> _INSTRUCCIONES_:
A: De acuerdo con el texto sobre la campaña de Ripley, ¿qué ha anunciado Ripley ante las protestas de organizaciones de Derechos Humanos y Amnistía Internacional?
B: Transcriba del texto sobre la campaña de Ripley el fragmento que comienza en "Pero se trata" y termina en "en el futuro.".

> _TEXTO EXTRAÍDO_:
|---|
Cuando aún hablamos de reconciliación, de “cerrar las heridas del pasado”, nos encontramos, nos estrellamos con una generación, pero especialmente con una clase, que en su propia ceguera histórica y política, está vacía de contenidos. Para ellos la historia no existe, es una mera narración retórica. Más realidad tiene la tortura como simple imagen de la televisión o del cine. Y bajo esta mirada, una buena imagen bien instalada en el inconsciente del consumidor –como también los minutos que siguen a un atentado- puede ser objeto de inspiración publicitaria-comercial. De cierta manera, todo vende, por cierto que también la violencia.
Ripley, ante las protestas de organizaciones de Derechos Humanos y Amnistía Internacional, ha dicho que retirará la campaña. No ha levantado una defensa de ella. Se ha tratado, no lo ha dicho pero lo intuimos, de un problema técnico.
Pero se trata de una mera operación técnica, desligada de la historia y de la miseria humana. La campaña de Ripley, no conciente, lo creemos, lo podemos admitir, legitima la tortura al vaciarla del dolor, lo que es también una forma para su justificación. Si está hoy de moda, como un revival de los años 70 y 80 chilenos, por qué una actividad ahora tan naturalizada no podría volver a instalarse en el futuro.
|---|
> _DATOS PROPORCIONADOS_:
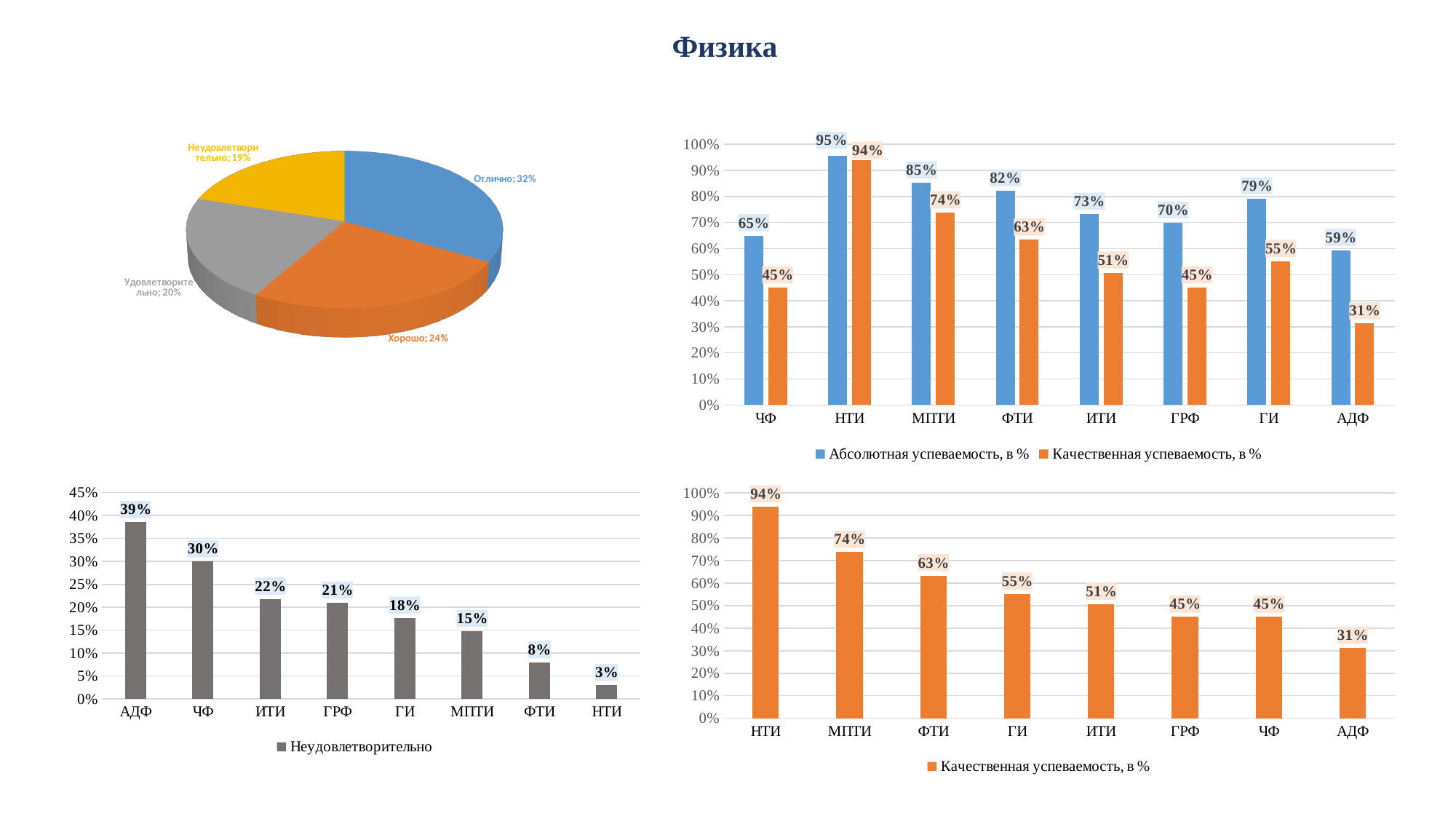
In the pie chart at the top left, what share does the 'Отлично' slice have? 32% In the grouped bar chart at the top right, which category has the lowest 'Качественная успеваемость, в %'? АДФ In the bar chart at the bottom left, what is the value for ГРФ? 21% In the grouped bar chart at the top right, what is the difference between 'Абсолютная успеваемость, в %' and 'Качественная успеваемость, в %' for ЧФ? 20% In the bar chart at the bottom left, which category has the highest value? АДФ In the bar chart at the bottom right, which is larger, the value for МПТИ or the value for ФТИ? МПТИ In the grouped bar chart at the top right, what is the value of 'Абсолютная успеваемость, в %' for НТИ? 95% In the pie chart at the top left, how many slices are there? 4 In the bar chart at the bottom right, what is the value for ГИ? 55% What kind of chart is shown at the bottom right of the slide? bar chart In the bar chart at the bottom left, do the values rise or fall from left to right along the x axis? fall In the grouped bar chart at the top right, how many series does the legend list? 2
|---|
> _RESPUESTAS POR TAREA_:
A: Ha dicho que retirará la campaña.

B:
Pero se trata de una mera operación técnica, desligada de la historia y de la miseria humana. La campaña de Ripley, no conciente, lo creemos, lo podemos admitir, legitima la tortura al vaciarla del dolor, lo que es también una forma para su justificación. Si está hoy de moda, como un revival de los años 70 y 80 chilenos, por qué una actividad ahora tan naturalizada no podría volver a instalarse en el futuro.